Work instructions: Transcribe everything in the listing below exactly, except the pictures.
Dataset extract: Begin
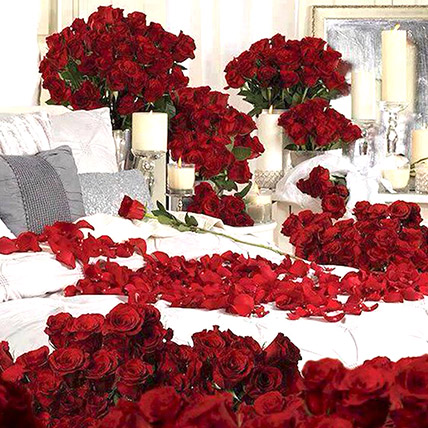 Dreamy 300 Red Roses and Candle Decor: Girlfriends Day Gifts
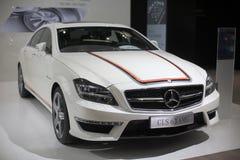Automobile bianca del amg dei cls 63 del Mercedes-benz immagini stock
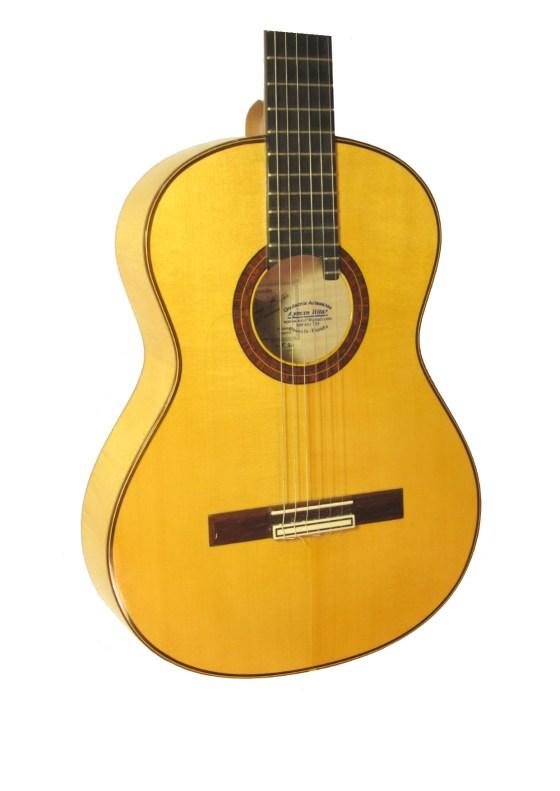 Guitarra flameca Ayman Bitar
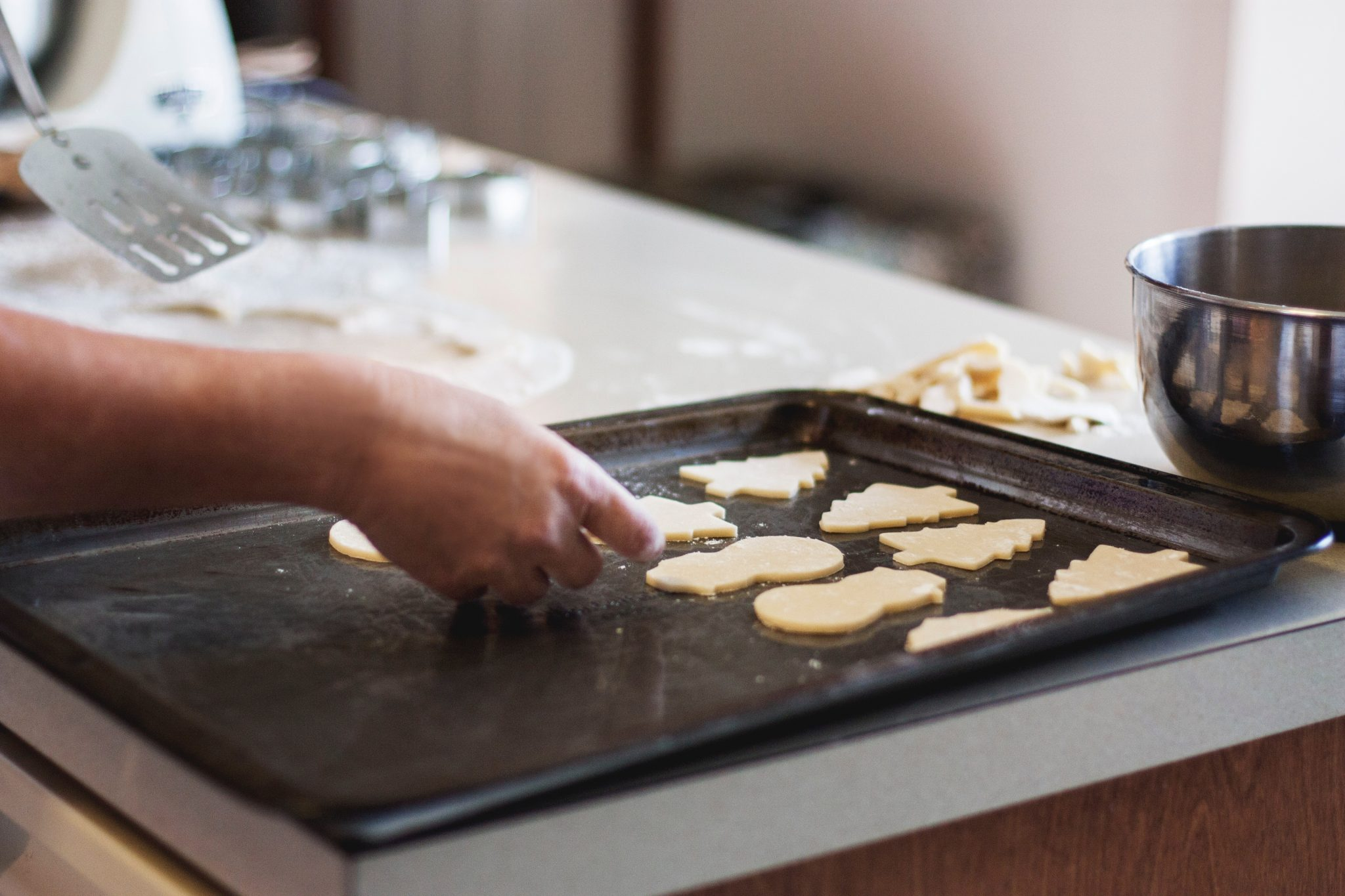 cookie sheet Photo by Kari Shea on Unsplash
Dataset extract: End
Result of the exercise:
 Dreamy 300 Red Roses and Candle Decor: Girlfriends Day Gifts
Automobile bianca del amg dei cls 63 del Mercedes-benz immagini stock
 Guitarra flameca Ayman Bitar
 cookie sheet Photo by Kari Shea on Unsplash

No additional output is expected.